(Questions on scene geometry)

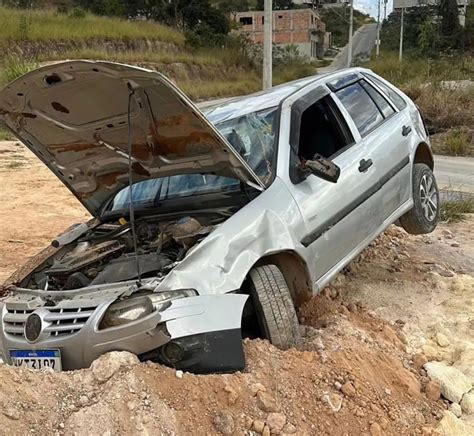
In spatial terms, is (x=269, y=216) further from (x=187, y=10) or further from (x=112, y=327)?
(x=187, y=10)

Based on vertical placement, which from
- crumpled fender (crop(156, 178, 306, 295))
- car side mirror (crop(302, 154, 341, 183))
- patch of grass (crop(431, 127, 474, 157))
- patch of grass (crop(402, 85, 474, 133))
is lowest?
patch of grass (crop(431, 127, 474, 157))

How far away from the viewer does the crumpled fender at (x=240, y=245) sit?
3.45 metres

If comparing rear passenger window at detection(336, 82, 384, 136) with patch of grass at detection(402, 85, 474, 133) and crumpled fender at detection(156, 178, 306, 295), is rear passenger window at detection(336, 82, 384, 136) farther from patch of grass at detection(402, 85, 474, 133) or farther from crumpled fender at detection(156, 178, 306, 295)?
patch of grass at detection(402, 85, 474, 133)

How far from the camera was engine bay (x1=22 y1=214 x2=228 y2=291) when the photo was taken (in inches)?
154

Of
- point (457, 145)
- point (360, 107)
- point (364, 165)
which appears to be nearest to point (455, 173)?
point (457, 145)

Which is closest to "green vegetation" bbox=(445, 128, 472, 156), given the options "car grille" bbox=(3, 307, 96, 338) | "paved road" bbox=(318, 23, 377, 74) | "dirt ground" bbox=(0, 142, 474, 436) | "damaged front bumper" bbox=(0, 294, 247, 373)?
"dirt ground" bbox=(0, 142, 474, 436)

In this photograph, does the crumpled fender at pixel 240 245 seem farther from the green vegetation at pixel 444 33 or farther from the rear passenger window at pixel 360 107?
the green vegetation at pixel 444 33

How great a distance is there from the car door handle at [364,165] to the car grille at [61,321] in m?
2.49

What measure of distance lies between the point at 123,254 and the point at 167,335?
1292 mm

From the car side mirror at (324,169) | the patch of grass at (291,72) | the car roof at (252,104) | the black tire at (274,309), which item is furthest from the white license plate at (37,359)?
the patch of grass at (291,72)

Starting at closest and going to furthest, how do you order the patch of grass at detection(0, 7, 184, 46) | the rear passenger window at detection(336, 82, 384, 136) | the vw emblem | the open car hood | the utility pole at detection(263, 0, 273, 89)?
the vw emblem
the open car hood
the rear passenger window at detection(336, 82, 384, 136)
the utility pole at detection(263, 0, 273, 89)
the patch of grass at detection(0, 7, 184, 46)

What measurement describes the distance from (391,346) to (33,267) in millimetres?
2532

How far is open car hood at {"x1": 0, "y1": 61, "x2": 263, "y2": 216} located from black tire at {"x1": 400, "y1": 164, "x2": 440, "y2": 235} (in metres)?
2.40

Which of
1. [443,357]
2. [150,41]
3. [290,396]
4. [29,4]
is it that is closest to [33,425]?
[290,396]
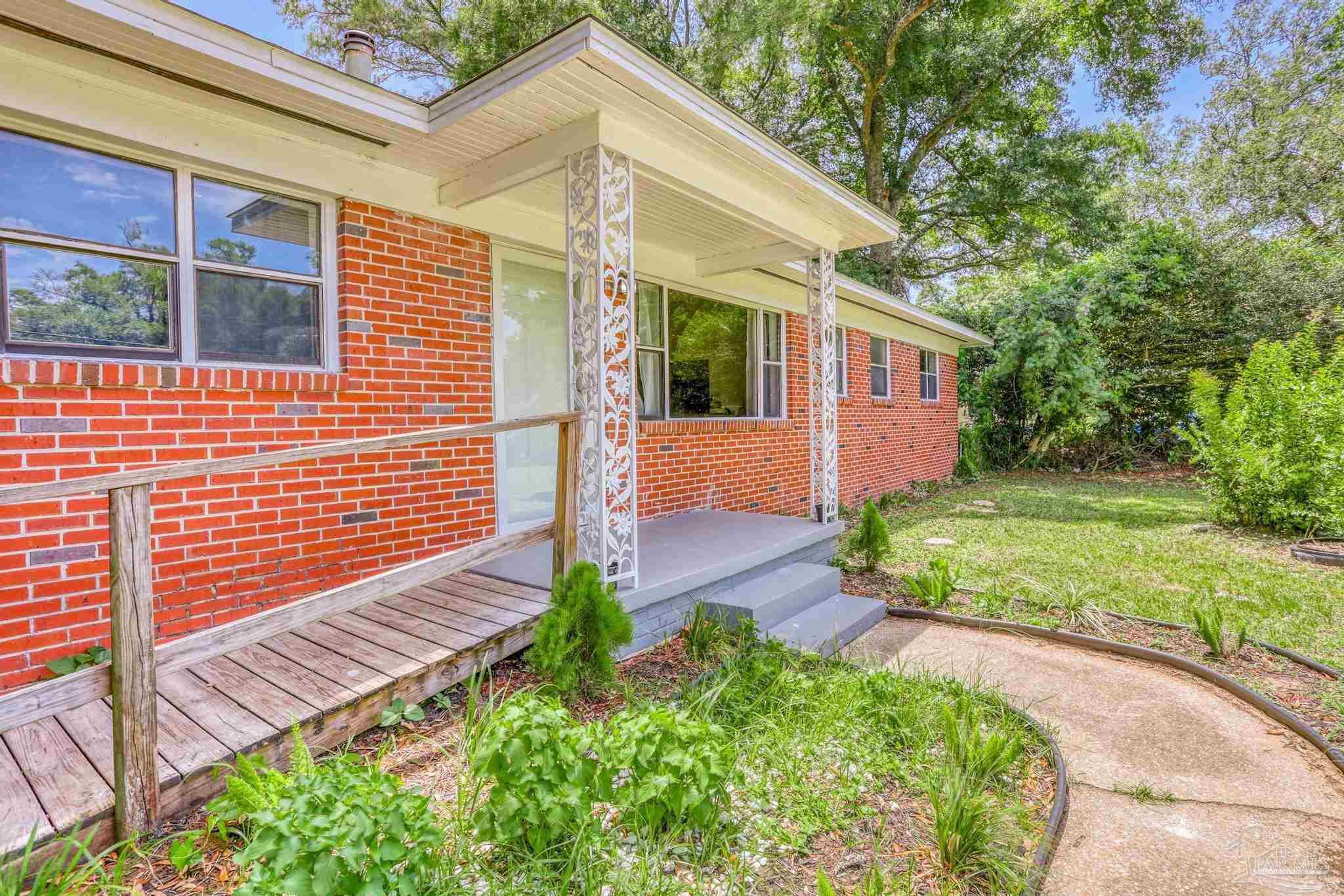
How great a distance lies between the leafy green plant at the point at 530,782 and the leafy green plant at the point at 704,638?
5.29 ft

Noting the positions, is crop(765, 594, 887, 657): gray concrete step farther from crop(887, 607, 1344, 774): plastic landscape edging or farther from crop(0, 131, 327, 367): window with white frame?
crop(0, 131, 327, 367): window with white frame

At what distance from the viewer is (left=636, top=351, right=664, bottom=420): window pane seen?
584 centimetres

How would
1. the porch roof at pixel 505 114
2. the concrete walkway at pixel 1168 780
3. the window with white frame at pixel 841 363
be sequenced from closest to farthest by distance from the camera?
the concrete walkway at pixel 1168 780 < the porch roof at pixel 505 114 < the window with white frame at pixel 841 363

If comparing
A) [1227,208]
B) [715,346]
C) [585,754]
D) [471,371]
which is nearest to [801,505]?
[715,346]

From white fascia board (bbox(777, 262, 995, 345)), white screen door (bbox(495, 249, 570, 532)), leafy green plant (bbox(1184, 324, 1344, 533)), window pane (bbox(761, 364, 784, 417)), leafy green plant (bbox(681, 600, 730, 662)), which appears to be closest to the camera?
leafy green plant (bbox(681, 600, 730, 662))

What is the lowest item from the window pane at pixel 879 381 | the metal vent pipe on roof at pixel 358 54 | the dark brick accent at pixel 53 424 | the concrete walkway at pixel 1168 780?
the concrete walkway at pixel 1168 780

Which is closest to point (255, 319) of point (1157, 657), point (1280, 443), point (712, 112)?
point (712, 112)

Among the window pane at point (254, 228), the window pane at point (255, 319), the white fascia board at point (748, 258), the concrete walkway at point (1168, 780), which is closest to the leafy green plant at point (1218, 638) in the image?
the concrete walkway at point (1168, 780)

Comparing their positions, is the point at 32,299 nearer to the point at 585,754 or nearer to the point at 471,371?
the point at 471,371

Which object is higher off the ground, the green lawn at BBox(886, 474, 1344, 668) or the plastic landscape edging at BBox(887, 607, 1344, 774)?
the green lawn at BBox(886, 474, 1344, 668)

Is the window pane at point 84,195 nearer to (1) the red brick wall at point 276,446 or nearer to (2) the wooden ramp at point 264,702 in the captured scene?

Work required: Copy every record above word for word, leaving out the pictures.

Final result:
In spatial terms, is (x=269, y=216) further from (x=187, y=10) or further from (x=112, y=327)?
(x=187, y=10)

Based on vertical placement, which from
- crumpled fender (crop(156, 178, 306, 295))
- car side mirror (crop(302, 154, 341, 183))
- patch of grass (crop(431, 127, 474, 157))
- patch of grass (crop(402, 85, 474, 133))
is lowest?
patch of grass (crop(431, 127, 474, 157))

How far away from the viewer does the crumpled fender at (x=240, y=245) sit?
3.45 metres

If comparing rear passenger window at detection(336, 82, 384, 136) with patch of grass at detection(402, 85, 474, 133) and crumpled fender at detection(156, 178, 306, 295), is rear passenger window at detection(336, 82, 384, 136) farther from patch of grass at detection(402, 85, 474, 133) or farther from crumpled fender at detection(156, 178, 306, 295)?
patch of grass at detection(402, 85, 474, 133)

How far from the camera was engine bay (x1=22 y1=214 x2=228 y2=291) when the photo was taken (in inches)?
154

Of
- point (457, 145)
- point (360, 107)
- point (364, 165)
which appears to be nearest to point (455, 173)?
point (457, 145)

Which is closest to "green vegetation" bbox=(445, 128, 472, 156), given the options "car grille" bbox=(3, 307, 96, 338) | "paved road" bbox=(318, 23, 377, 74) | "dirt ground" bbox=(0, 142, 474, 436) | "damaged front bumper" bbox=(0, 294, 247, 373)?
"dirt ground" bbox=(0, 142, 474, 436)

In this photograph, does the crumpled fender at pixel 240 245 seem farther from the green vegetation at pixel 444 33 or farther from the rear passenger window at pixel 360 107?
the green vegetation at pixel 444 33

How great a distance is there from the car door handle at [364,165] to the car grille at [61,321] in m?
2.49

What measure of distance lies between the point at 123,254 and the point at 167,335?
1292 mm

From the car side mirror at (324,169) | the patch of grass at (291,72) | the car roof at (252,104) | the black tire at (274,309), which item is furthest from the white license plate at (37,359)?
the patch of grass at (291,72)

Starting at closest and going to furthest, how do you order the patch of grass at detection(0, 7, 184, 46) | the rear passenger window at detection(336, 82, 384, 136) | the vw emblem | the open car hood | the utility pole at detection(263, 0, 273, 89)?
the vw emblem
the open car hood
the rear passenger window at detection(336, 82, 384, 136)
the utility pole at detection(263, 0, 273, 89)
the patch of grass at detection(0, 7, 184, 46)

What measurement describes the distance from (391,346) to (33,267) in millimetres?
2532

How far is open car hood at {"x1": 0, "y1": 61, "x2": 263, "y2": 216} located from black tire at {"x1": 400, "y1": 164, "x2": 440, "y2": 235} (in metres)?
2.40

Which of
1. [443,357]
2. [150,41]
3. [290,396]
4. [29,4]
is it that is closest to [33,425]?
[290,396]
How great a distance lies between the leafy green plant at the point at 530,782 and the leafy green plant at the point at 704,638?
5.29 ft

Noting the positions, is crop(765, 594, 887, 657): gray concrete step farther from crop(887, 607, 1344, 774): plastic landscape edging or farther from crop(0, 131, 327, 367): window with white frame?
crop(0, 131, 327, 367): window with white frame

At what distance from the viewer is (left=636, top=351, right=664, bottom=420): window pane seen?
584 centimetres

How would
1. the porch roof at pixel 505 114
2. the concrete walkway at pixel 1168 780
3. the window with white frame at pixel 841 363
be sequenced from closest to farthest by distance from the camera?
the concrete walkway at pixel 1168 780 < the porch roof at pixel 505 114 < the window with white frame at pixel 841 363

If comparing
A) [1227,208]
B) [715,346]
C) [585,754]
D) [471,371]
which is nearest to [801,505]?
[715,346]

From white fascia board (bbox(777, 262, 995, 345)), white screen door (bbox(495, 249, 570, 532)), leafy green plant (bbox(1184, 324, 1344, 533)), window pane (bbox(761, 364, 784, 417)), leafy green plant (bbox(681, 600, 730, 662)), which appears to be closest to the camera?
leafy green plant (bbox(681, 600, 730, 662))

What is the lowest item from the window pane at pixel 879 381 | the metal vent pipe on roof at pixel 358 54 | the dark brick accent at pixel 53 424 | the concrete walkway at pixel 1168 780?
the concrete walkway at pixel 1168 780

Which is closest to point (255, 319) of point (1157, 657), point (1280, 443), point (712, 112)?
point (712, 112)

Among the window pane at point (254, 228), the window pane at point (255, 319), the white fascia board at point (748, 258), the concrete walkway at point (1168, 780), which is closest to the leafy green plant at point (1218, 638) in the image?
the concrete walkway at point (1168, 780)

Comparing their positions, is the point at 32,299 nearer to the point at 585,754 or nearer to the point at 471,371?
the point at 471,371

Which object is higher off the ground, the green lawn at BBox(886, 474, 1344, 668) or the plastic landscape edging at BBox(887, 607, 1344, 774)?
the green lawn at BBox(886, 474, 1344, 668)

Is the window pane at point 84,195 nearer to (1) the red brick wall at point 276,446 or nearer to (2) the wooden ramp at point 264,702 in the captured scene?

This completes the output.